■ **ARTICLE**:

● ● ● ● ● ● ●

Cornerstone EPC Sunday morning
Franklin, NC 28734 November 27, 2022
“Stay Ye Awake”
Though generally I find myself a free-church guy, I am aware that today those who are more liturgically-minded begin a new Christian year—for today is the first Sunday in Advent. The word advent rises from a Latin root meaning to come. On the four Sundays prior to Christmas Day—and on the other intervening days as well, we often focus on Jesus’ first advent: His coming into the world, via the miraculous conception within Mary by the Holy Spirit, as the Babe of Bethlehem. This is a right think to do.
We do well, though, to think also of Jesus’ second advent—commonly referred to as His Second Coming. I learned, as part of my seminary education and training, that many a congregation hears a sermon on Jesus’ Second Coming on the first Sunday in Advent.1 Later, as a young pastor, I learned that many a ministry recommends looking forward to Jesus’ second advent while celebrating His first advent.2 This too is a right thing to do—and we’ll focus upon this today. Our text, from the end of Mark 13, will help us focus upon Jesus second advent—His Second Coming. Let us give our attention once again to the reading and proclaiming of God’s Word in this place.

● ● ● ● ● ● ●

■ **DATA PROVIDED**:

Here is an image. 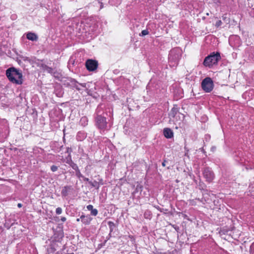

● ● ● ● ● ● ●

■ **DESCRIPTION OF THE TASK**: Translate this sentence from the sermon into Spanish: "The word advent rises from a Latin root meaning to come."

■ **THE RESULT**: La palabra adviento surge de una raíz latina que significa venir.